I ordered gong jing chicken . and (pardon my translation from an english menu), as an appetizer, "grilled lamb".
i have only had gong jing chicken one other time - at Grand Sichuan in Bay Ridge (there are many posts, some positive, some negative about this dish at that place - which, generally, I think is almost as good as Spicy and Tasty and Little Pepper in Flushing, but not quite). Bob Martinez where are you?
This version, which the owner explained had been toned down just a little bit over time for American taste, was in my view (limited as it is) perfect. Adequate and deep, balanced spice (enhanced but not drowned out by a heaping plate of dried peppers, as I found it to be at GS) with a nice kick of abundant sichuan peppercorn. Excellent kick from the fried fresh hot green peppers. The dried-fried chicken seemed superbly done - crisp on the outside but not dry inside. Good balance and contrast provided by the browned garlic. One word came to my mind as I ate this: addictive.

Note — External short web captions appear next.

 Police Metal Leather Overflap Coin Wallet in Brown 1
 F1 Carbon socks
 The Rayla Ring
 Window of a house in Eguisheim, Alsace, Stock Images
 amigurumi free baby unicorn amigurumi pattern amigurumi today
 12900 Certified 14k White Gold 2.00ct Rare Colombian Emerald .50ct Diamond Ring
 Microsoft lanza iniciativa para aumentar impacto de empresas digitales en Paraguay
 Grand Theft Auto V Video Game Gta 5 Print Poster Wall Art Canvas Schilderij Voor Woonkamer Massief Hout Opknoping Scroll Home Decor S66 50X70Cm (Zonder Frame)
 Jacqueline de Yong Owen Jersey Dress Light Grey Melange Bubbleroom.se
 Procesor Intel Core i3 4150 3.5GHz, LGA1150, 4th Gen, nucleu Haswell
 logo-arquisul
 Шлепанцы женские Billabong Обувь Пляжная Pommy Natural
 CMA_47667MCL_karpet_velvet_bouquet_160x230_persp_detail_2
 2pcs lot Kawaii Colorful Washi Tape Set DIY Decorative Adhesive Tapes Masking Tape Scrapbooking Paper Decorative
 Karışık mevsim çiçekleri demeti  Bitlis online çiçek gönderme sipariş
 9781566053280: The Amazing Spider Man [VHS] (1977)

The grilled lamb appetizer was very interesting but its nuance was probably lost on my uneducated palate. The piece of lamb was nicely grilled with some herb flavoring (but not, which I had hoped for, the more more fiery and complex grilled cumin-laden lamb like you find on the streets of flushing with the guys grilling on Royal Oak briquets by the side of the road). But the sauce was very interesting and unfamiliar - kind of like a toned-down bolognese under the grilled lamb (I know I got this wrong, but it was so unusual I am not sure how exactly to describe it). It was excellent, as well. After I saw what was going on, however, it seemed like the kebabs they were grilling might have been an even better option.

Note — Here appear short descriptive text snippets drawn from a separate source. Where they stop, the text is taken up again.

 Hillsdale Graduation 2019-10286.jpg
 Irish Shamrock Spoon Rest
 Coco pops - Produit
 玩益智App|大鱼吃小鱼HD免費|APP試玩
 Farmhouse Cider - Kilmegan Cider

The owner was exceptionally nice and said that her husband - who had grown up in Sichuan Province- was adamant about cooking in an authentic style. She said that they had been open for about two months and that when they opened the people who first visited said that their food was too spicy and hot and, as a result, they have toned it down slightly. Unfortunately, on their menu they have decided to describe their dishes in relatively generic english - gong jing chicken is not named as such, it is called "spicy chicken", and so forth. The grilled lamb might have some more interesting name - its nuance and delicate nature would suggest that it deserves it - but, alas, it is described just as grilled lamb.

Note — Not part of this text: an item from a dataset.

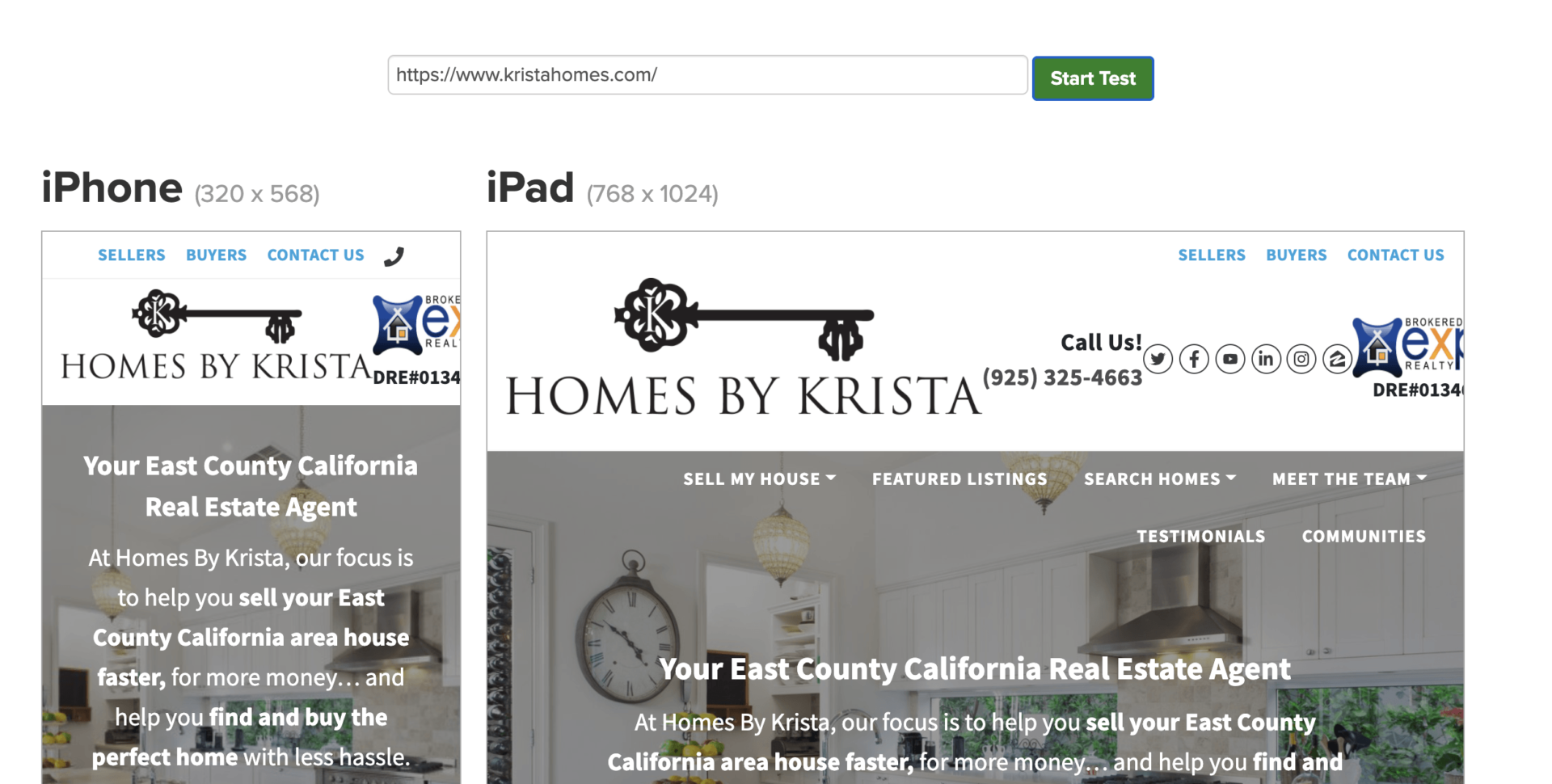 mobile responsive real estate agent website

I have had so many "bastardized" and bad - if not ugly - interpretations of what an american palate might want to experience from some unfamiliar and exotic cuisine that this tiny shred of authenticity (maybe even in the same league as S&T and Little Pepper) warmed my soul. It seems to me that Sunset park has a number of these kinds of places (YSF is one) where good people are trying to re-create the food of their childhood - I hope they succeed. The world does not need another YF Changs or Chipotle Grill.